## What the task requires
According to the article on technologists' soft skills, what percentage of respondents said issues in IT-business collaboration had delayed or prolonged projects?

Business, HR leaders blame technologists’ poor soft skills for project delays, quality hits

But they’re hiring cybersecurity, technology specialists without evaluating soft skills – and with no plan to developing technologists for leadership roles

Companies understand the value of technologists with business skills but most are failing to develop those skills in the IT specialists they hire, according to a new study of HR and IT attitudes that suggests business people still see technology teams as a drag on productivity and effectiveness.

Fully 53 percent of the respondents polled by West Monroe Partners – whose Closing the Technology Leadership Gap research included over 600 HR/recruiting professionals and 650 business employees – said they had been working more with technology staff over the last 3 years.

This hadn’t always been a good thing, however: fully 71 percent said that issues in the IT-business collaboration had delayed or prolonged projects, while 43 percent said the quality of work had decreased and 33 percent said projects had missed deadlines as a result.

The firm’s analysis suggested that verbal miscommunication (cited by 66 percent of respondents), poor teamwork (52 percent), and written miscommunication (43 percent) were the biggest causes of collaboration issues – but reports from HR staff suggested that few companies were evaluating these skills in the technologists they were hiring.

## Records from a collection
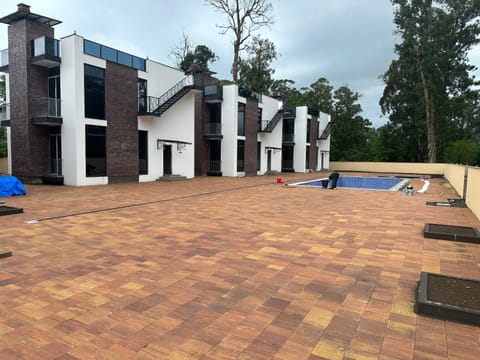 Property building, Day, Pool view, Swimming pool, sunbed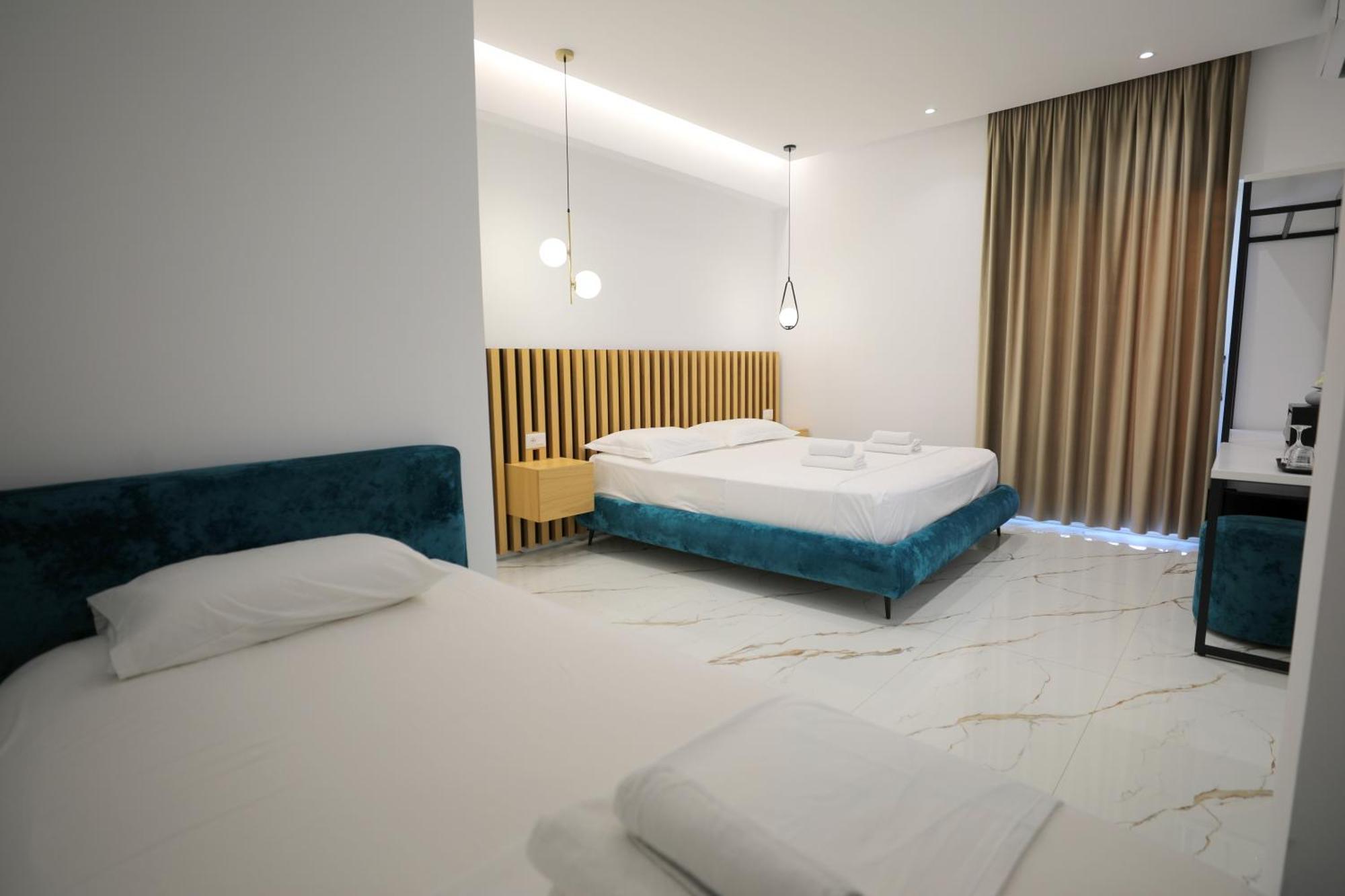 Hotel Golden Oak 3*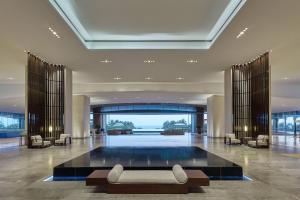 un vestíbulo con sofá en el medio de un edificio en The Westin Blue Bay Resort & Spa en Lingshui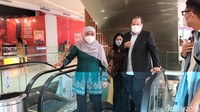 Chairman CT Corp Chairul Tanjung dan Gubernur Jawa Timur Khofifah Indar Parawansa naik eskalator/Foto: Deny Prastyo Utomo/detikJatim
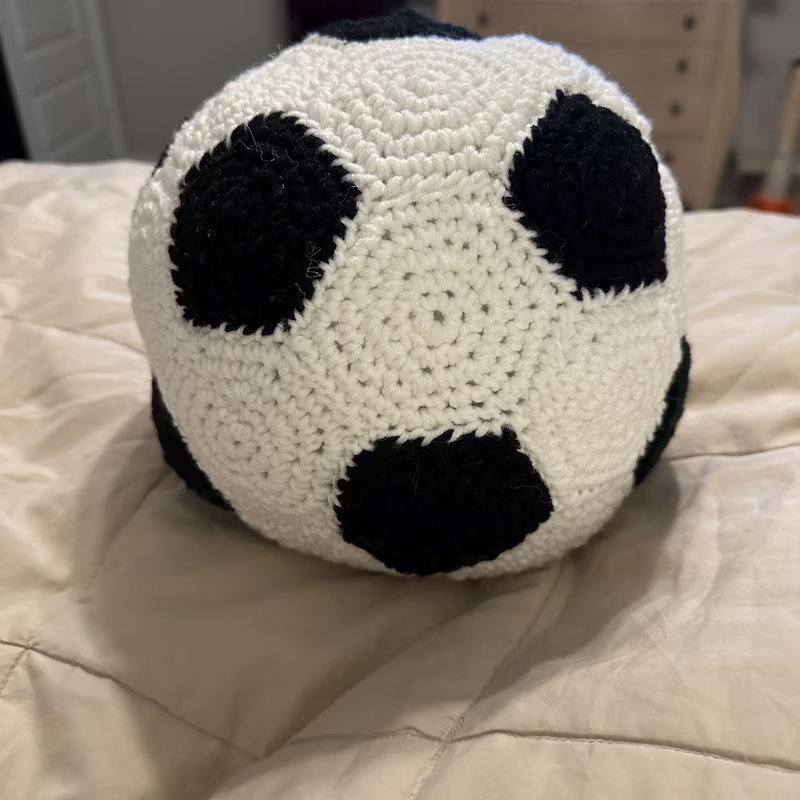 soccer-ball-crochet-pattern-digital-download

## Final answer
71 percent